Nach dem Zerfall der Sowjetunion wurden diese Künstler und Pädagogen die verbindende Kette zwischen der sowjetischen Tradition und der internationalen Bühne. Viele von ihnen haben private Schulen eröffnet, durch die neue Generationen russischer Tänzer Zugang zu authentischen Kenntnissen über den jazzigen Step, den Rhythm-Step und das Erbe der großen amerikanischen Meister erhielten.
Der Chachachá in der Sowjetunion ist eine Geschichte kultureller Aneignung und Anpassung.
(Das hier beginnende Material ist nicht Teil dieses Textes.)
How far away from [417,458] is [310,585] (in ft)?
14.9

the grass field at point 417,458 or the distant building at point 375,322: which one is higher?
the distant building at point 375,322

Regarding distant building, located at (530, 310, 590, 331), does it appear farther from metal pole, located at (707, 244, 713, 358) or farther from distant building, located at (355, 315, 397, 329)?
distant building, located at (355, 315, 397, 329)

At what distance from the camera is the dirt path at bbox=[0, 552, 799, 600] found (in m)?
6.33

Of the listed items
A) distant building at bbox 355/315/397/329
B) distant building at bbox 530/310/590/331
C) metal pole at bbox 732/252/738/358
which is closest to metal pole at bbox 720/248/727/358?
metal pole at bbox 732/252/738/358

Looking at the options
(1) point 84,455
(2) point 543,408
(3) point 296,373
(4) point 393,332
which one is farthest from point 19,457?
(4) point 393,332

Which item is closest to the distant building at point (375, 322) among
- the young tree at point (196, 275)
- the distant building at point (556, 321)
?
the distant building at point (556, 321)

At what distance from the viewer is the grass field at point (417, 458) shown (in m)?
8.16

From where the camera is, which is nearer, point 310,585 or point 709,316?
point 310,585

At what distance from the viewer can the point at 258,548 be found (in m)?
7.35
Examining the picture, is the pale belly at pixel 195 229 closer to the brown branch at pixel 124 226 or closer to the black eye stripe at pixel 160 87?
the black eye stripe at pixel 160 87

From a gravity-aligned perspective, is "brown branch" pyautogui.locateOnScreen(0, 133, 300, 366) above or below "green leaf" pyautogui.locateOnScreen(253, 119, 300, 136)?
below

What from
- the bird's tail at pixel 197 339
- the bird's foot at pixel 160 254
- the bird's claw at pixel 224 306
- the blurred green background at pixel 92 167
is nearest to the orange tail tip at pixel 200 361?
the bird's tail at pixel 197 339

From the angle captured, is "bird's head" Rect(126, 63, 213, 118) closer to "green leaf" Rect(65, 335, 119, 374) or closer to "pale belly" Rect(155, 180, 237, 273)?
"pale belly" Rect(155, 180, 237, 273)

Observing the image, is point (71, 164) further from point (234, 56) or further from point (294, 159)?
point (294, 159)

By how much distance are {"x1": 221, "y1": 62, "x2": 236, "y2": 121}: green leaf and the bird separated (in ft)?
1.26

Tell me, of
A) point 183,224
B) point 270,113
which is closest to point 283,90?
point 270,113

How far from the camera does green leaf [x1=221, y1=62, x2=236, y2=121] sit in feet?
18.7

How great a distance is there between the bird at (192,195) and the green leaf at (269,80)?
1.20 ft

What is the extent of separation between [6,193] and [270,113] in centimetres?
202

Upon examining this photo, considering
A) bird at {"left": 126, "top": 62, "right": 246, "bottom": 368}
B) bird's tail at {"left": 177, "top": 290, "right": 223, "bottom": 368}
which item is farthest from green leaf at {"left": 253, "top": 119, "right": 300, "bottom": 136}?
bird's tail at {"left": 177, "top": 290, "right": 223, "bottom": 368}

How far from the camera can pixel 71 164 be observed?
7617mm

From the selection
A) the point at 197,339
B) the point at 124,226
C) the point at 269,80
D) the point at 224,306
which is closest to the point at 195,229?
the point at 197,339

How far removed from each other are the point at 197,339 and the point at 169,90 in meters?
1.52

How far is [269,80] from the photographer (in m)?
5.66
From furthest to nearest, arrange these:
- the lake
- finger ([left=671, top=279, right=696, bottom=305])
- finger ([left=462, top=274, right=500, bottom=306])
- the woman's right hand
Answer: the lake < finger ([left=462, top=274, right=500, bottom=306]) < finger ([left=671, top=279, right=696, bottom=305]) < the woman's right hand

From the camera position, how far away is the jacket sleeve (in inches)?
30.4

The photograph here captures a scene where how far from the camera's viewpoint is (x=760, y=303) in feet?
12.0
Ohne seinen ursprünglichen sozialen und ethnischen Kontext, wurde er «sowjetisiert»: in ein kollektives, technisch makelloses, politisch neutrales Unterhaltungsspektakel verwandelt. Er gab dem sowjetischen Menschen die seltene Möglichkeit, legal und dosiert in die Energie der westlichen Kultur in ihrer am stärksten expressiven — rhythmischen — Form zu kommen. Vom ideologischen Tabu bis zur Schmuckstück des offiziellen Konzerts hat die sowjetische Chachachá ihre eigene, einzigartige Tradition geschaffen, die, obwohl sie hinter den globalen avantgardistischen Suchen zurückblieb, einen mächtigen Faktor des künstlerischen Meisterschafts geschaffen hat, der auch in der postsowjetischen Ära nachgefragt war.